Philippine President Ferdinand Marcos Jr. has enacted a significant decree prohibiting offshore gaming operations, yet he has declined to formalize this ban into law.
On July 22, during a passionate State of the Nation Address, President Marcos announced the cessation of Philippine Offshore Gaming Operations (POGOs), denouncing them as hotspots for corruption and criminal activity. Subsequently, on November 5, he formally signed Executive Order 74, mandating the closure of all POGOs by December 31.
The directive applies to POGOs licensed by the Philippine Amusement and Gaming Corporation (PAGCOR) and extends to any associated entities, including strategic support providers, IT support providers, live studio and streaming providers, and gaming software providers.
According to the Philippine News Agency, the government asserts that POGOs have contributed to a tarnished international reputation, potentially deterring foreign investment and tourism. Furthermore, the operations have allegedly led to significant financial crimes, hindering the nation’s ongoing efforts to be removed from a grey list of jurisdictions at risk for money laundering and terrorism financing.
Marcos: Ban is “sufficient” to Deter Crime
In an official release, President Marcos emphasized that the Executive Order aims to “safeguard national security, maintain public order, uphold the rule of law, protect the safety of citizens, and ensure the integrity of the nation’s social fabric.” Despite mounting pressure to codify the ban into law, he maintains that the existing executive action is “sufficient” to prevent future illicit gaming operations.

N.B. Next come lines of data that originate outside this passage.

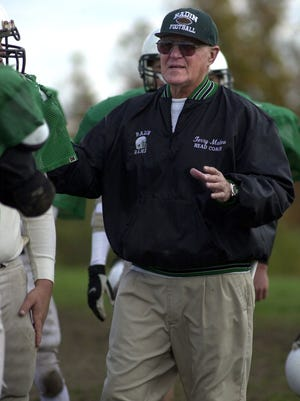 Terry Malone instructs his Badin High School football team in 2001.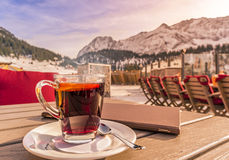 Warm drink and restaurant menu on table in alpine decor. Image with a hot drink and a restaurant menu, on a wooden table, on a sunny winter day, mountains in the Royalty Free Stock Photography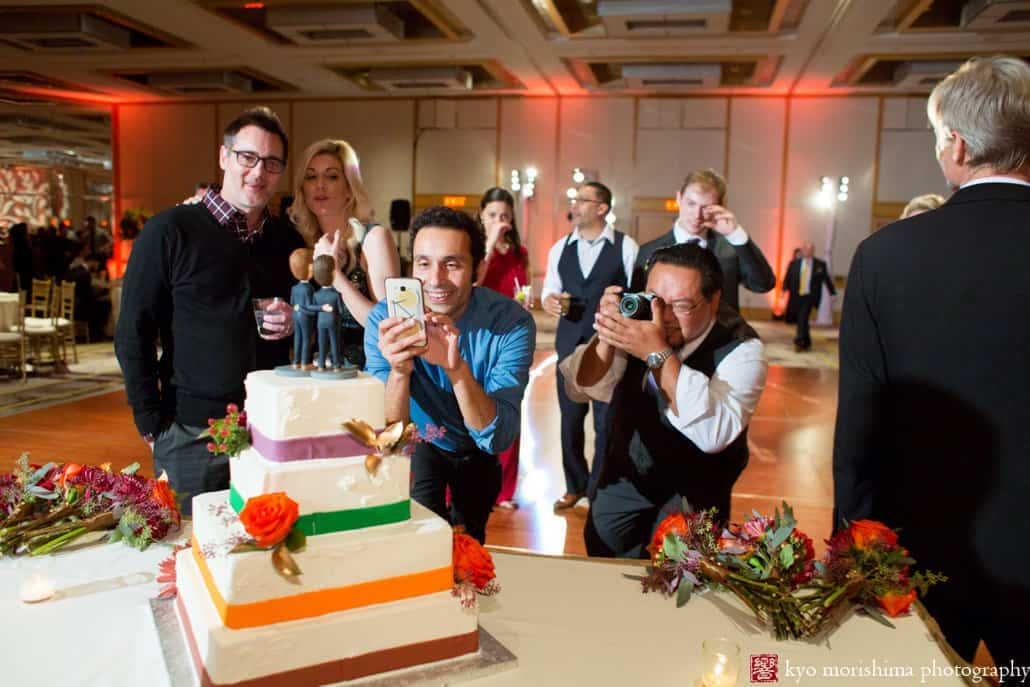 Guests photograph bobblehead wedding cake toppers at Hyatt Regency Princeton wedding reception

However, concerns have been raised by some lawmakers regarding the efficacy of the Executive Order. Senator Risa Hontiveros, who chairs the committee overseeing POGO hearings, has expressed apprehensions regarding potential loopholes that could permit POGOs to resurface under alternative forms. She pointed out that the order does not explicitly curtail online games of chance conducted within PAGCOR-operated casinos or licensed integrated resorts that have junket agreements.
“Does this imply that POGOs could operate within casinos such as City of Dreams or Fontana, or within resorts hosting casino operations?” she queried. Hontiveros has also flagged the possibility of special economic zones introducing offshore gambling operations, compromising the intent of the Executive Order.
In response, President Marcos reiterated, “It’s the nature of the operation we are banning, not the platform from which it operates.” He addressed concerns transparently, indicating his commitment to ensuring that the ban is effective and comprehensive.
Gatchalian: EO Won’t Prevent POGO Comeback
Senator Sherwin Gatchalian, a longstanding opponent of POGOs, has voiced his intention to repeal the legal framework that currently allows for the taxation of POGOs, asserting that this measure is essential to prevent any potential resurgence of offshore gaming operations under subsequent administrations.
In an interview with the Manila Bulletin, Gatchalian stated, “We will pursue legislation to repeal the taxation of POGOs… The Executive Order alone will not suffice to ensure the complete shutdown of POGO operations in the Philippines.”
This ongoing debate highlights the complexities within the Philippine gaming industry and underscores the critical need for robust regulatory frameworks to navigate the evolving landscape of gambling within the nation. As policymakers grapple with these issues, the future of gambling operations in the Philippines remains uncertain, warranting close attention from stakeholders, investors, and industry analysts alike.